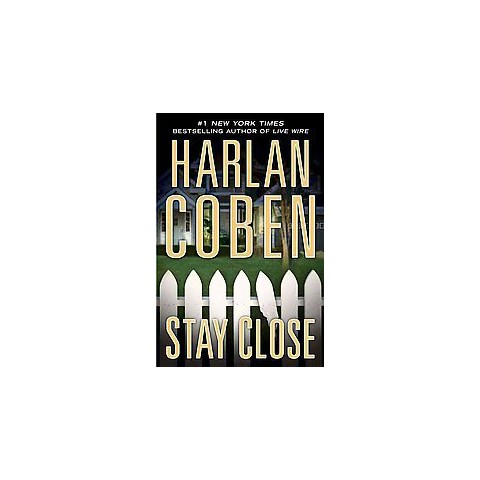 Stay Close by Harlan Coben (Hardcover)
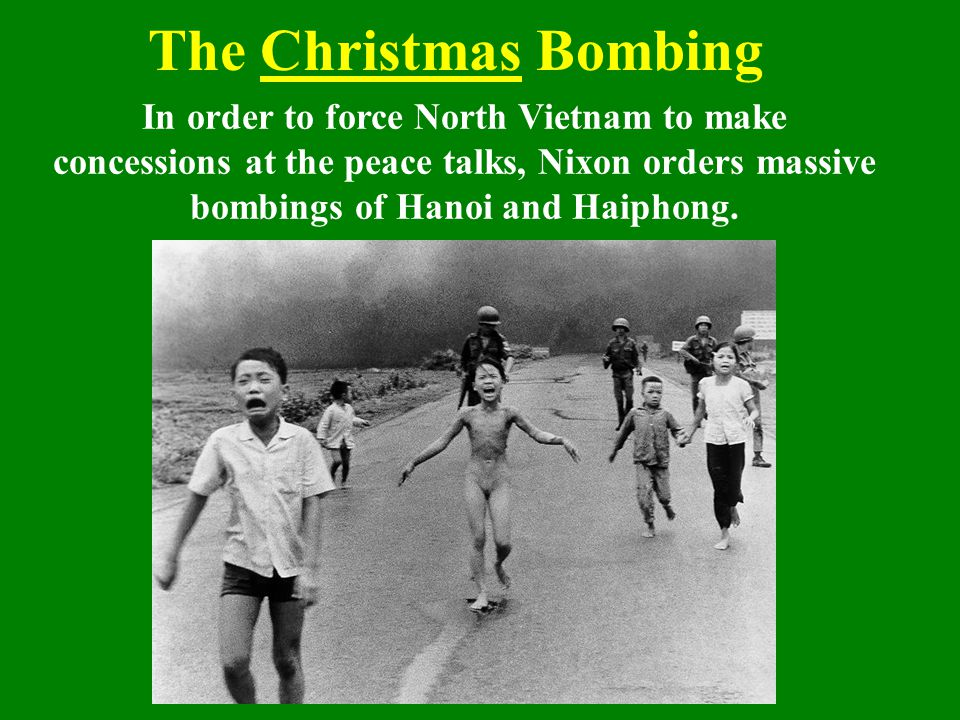 The Christmas Bombing In order to force North Vietnam to make concessions at the peace talks, Nixon orders massive bombings of Hanoi and Haiphong.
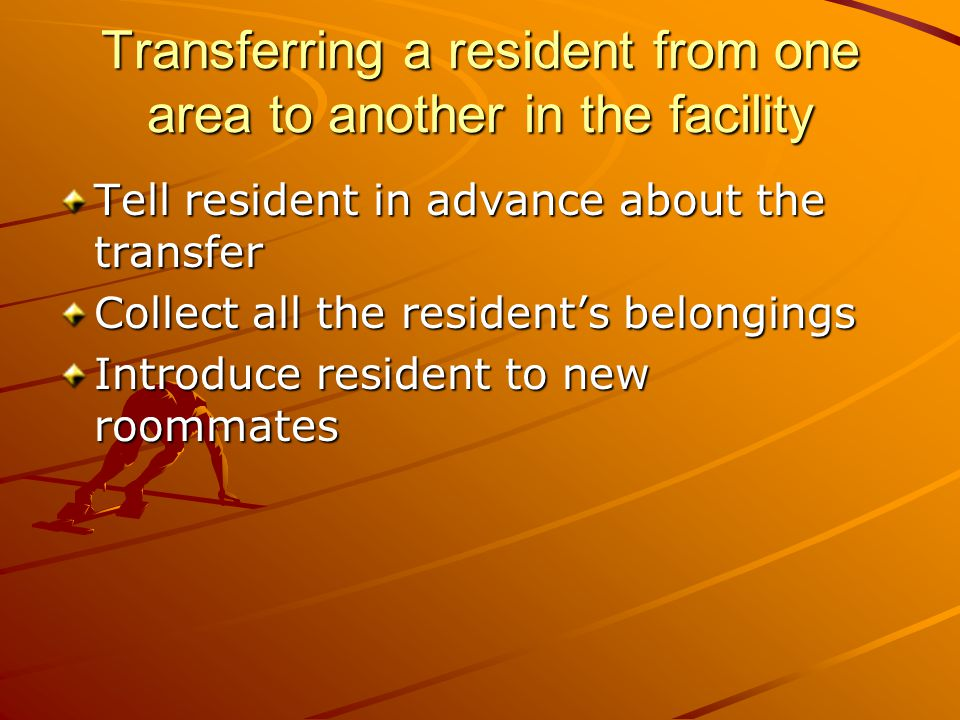 Transferring a resident from one area to another in the facility Tell resident in advance about the transfer Collect all the resident's belongings Introduce resident to new roommates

* Task description
Please return the material above unchanged, with every picture removed.

* Task result
 Stay Close by Harlan Coben (Hardcover)
 The Christmas Bombing In order to force North Vietnam to make concessions at the peace talks, Nixon orders massive bombings of Hanoi and Haiphong.
 Transferring a resident from one area to another in the facility Tell resident in advance about the transfer Collect all the resident's belongings Introduce resident to new roommates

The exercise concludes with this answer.